It is telling that none of these steps were articulated at the Hearing. Had they been, Ms Fabrizi and her counsel would have had materially different notice as to what was to be decided in the preliminary issue, the questions that would be considered in dealing with that preliminary issue, the nature and content of the information that the learned primary judge would take into account in making her determination, and the legal principles that would be relevant to the determination of that preliminary issue. In the circumstances and for the reasons already outlined, Ms Fabrizi and her counsel had no reasonable notice as to any of those matters. Procedural fairness required that they be given that notice.
Thirdly, the 'jurisdictional issue' was in fact a submission that the Family Court would not exercise its discretion to make a property settlement order of the kind sought in the Initiating Application because Ms Fabrizi would not be able to satisfy the requirements of s 205ZG(8)(b). Satisfaction of the requirements of that provision would require the Court:
(i)to form an opinion that it would have made an order with respect to property if Mr Grasso had not died; and
(ii)to form an opinion that it was still appropriate to make an order with respect to property (at the date of its determination, and notwithstanding that Mr Grasso had died).
····················
Problems and tasks =
a - Summarize the judgment excerpt in two sentences.
b - For each statement, say whether it agrees with the judgment excerpt, and quote the deciding words.
(i) The steps were articulated at the Hearing.
(ii) Procedural fairness required that Ms Fabrizi and her counsel be given notice.
(iii) Satisfying s 205ZG(8)(b) requires the Court to form an opinion that it would have made a property order if Mr Grasso had not died.
c - Answer these questions from the judgment excerpt.
(i) Who would have had materially different notice if the steps had been articulated?
(ii) Which court was said to be unwilling to exercise its discretion to make a property settlement order?
(iii) Which provision's requirements was Ms Fabrizi said to be unable to satisfy?

Record excerpts =
····················
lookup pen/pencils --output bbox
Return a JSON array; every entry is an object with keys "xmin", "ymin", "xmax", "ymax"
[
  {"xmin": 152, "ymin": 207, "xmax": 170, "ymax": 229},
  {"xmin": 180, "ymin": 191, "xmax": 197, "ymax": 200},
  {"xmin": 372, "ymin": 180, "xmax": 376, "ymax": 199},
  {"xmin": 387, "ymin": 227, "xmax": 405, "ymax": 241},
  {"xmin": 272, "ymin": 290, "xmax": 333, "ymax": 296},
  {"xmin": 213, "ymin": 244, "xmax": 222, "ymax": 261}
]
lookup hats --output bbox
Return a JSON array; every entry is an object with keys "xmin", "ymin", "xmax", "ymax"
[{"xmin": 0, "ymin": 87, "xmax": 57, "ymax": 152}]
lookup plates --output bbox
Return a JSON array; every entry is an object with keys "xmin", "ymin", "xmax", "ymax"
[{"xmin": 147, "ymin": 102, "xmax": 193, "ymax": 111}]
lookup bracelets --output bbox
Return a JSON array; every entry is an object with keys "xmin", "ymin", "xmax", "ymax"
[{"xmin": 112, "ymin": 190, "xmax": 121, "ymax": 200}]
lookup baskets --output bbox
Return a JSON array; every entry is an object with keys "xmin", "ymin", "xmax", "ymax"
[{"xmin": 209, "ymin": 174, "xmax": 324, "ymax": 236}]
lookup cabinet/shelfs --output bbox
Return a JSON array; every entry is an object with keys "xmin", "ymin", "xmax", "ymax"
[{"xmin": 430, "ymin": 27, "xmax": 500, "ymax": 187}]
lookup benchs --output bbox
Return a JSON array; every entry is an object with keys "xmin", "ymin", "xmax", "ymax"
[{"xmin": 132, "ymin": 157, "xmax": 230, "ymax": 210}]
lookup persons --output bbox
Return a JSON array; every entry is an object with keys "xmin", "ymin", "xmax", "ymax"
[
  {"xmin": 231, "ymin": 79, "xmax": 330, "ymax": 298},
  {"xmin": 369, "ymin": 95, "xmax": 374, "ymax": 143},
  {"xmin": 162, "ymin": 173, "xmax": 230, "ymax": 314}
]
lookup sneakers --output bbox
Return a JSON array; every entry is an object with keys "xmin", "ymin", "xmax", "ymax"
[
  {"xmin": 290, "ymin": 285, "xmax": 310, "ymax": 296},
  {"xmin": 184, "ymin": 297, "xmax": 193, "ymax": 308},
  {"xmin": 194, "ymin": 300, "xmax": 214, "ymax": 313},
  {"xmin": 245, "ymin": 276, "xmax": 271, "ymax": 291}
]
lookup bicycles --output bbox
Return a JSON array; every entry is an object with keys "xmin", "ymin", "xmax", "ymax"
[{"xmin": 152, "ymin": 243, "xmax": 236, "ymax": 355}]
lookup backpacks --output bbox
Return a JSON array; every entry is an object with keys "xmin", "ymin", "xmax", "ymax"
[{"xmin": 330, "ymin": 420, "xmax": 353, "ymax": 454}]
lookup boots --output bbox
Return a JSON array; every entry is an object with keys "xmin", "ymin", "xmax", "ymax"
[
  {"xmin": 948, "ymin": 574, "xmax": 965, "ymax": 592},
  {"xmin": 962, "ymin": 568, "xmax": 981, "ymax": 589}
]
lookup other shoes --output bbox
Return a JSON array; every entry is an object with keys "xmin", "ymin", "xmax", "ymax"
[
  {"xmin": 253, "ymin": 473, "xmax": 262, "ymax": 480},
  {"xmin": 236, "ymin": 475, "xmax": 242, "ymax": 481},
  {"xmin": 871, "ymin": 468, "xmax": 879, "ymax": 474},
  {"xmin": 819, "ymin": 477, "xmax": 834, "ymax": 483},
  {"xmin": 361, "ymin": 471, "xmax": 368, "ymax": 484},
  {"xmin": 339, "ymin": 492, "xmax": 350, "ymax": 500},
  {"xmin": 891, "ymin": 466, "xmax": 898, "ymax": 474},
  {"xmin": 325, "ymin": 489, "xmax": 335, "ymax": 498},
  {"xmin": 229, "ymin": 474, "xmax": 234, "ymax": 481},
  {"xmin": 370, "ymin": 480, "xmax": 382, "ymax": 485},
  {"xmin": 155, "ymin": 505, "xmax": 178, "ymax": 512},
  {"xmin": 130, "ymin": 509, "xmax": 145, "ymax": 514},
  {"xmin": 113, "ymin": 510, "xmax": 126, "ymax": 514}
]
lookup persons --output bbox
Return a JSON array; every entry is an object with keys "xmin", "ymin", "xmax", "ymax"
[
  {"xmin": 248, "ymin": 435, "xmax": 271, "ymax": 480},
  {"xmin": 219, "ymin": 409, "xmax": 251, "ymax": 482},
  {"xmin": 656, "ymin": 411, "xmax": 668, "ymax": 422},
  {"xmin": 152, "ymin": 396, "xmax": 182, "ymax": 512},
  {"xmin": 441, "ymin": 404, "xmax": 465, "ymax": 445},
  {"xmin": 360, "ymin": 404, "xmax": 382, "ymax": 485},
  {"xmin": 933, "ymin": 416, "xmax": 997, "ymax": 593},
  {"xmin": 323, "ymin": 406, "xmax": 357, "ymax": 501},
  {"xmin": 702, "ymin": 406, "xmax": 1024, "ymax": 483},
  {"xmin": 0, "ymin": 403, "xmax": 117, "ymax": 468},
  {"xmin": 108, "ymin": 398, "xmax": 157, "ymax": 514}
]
····················
Outputs =
a - Because none of the steps were articulated at the Hearing, Ms Fabrizi and her counsel had no reasonable notice of what was to be decided, the questions to be considered, the information the primary judge would take into account or the relevant legal principles, although procedural fairness required that notice. The "jurisdictional issue" was in fact a submission that the Family Court would not make the property settlement order sought because Ms Fabrizi could not satisfy s 205ZG(8)(b), which requires the Court to form two opinions about making a property order after Mr Grasso's death.

b -
(i) No: "none of these steps were articulated at the Hearing"
(ii) Yes: "Procedural fairness required that they be given that notice."
(iii) Yes: "to form an opinion that it would have made an order with respect to property if Mr Grasso had not died"

c -
(i) Ms Fabrizi and her counsel
(ii) The Family Court
(iii) s 205ZG(8)(b)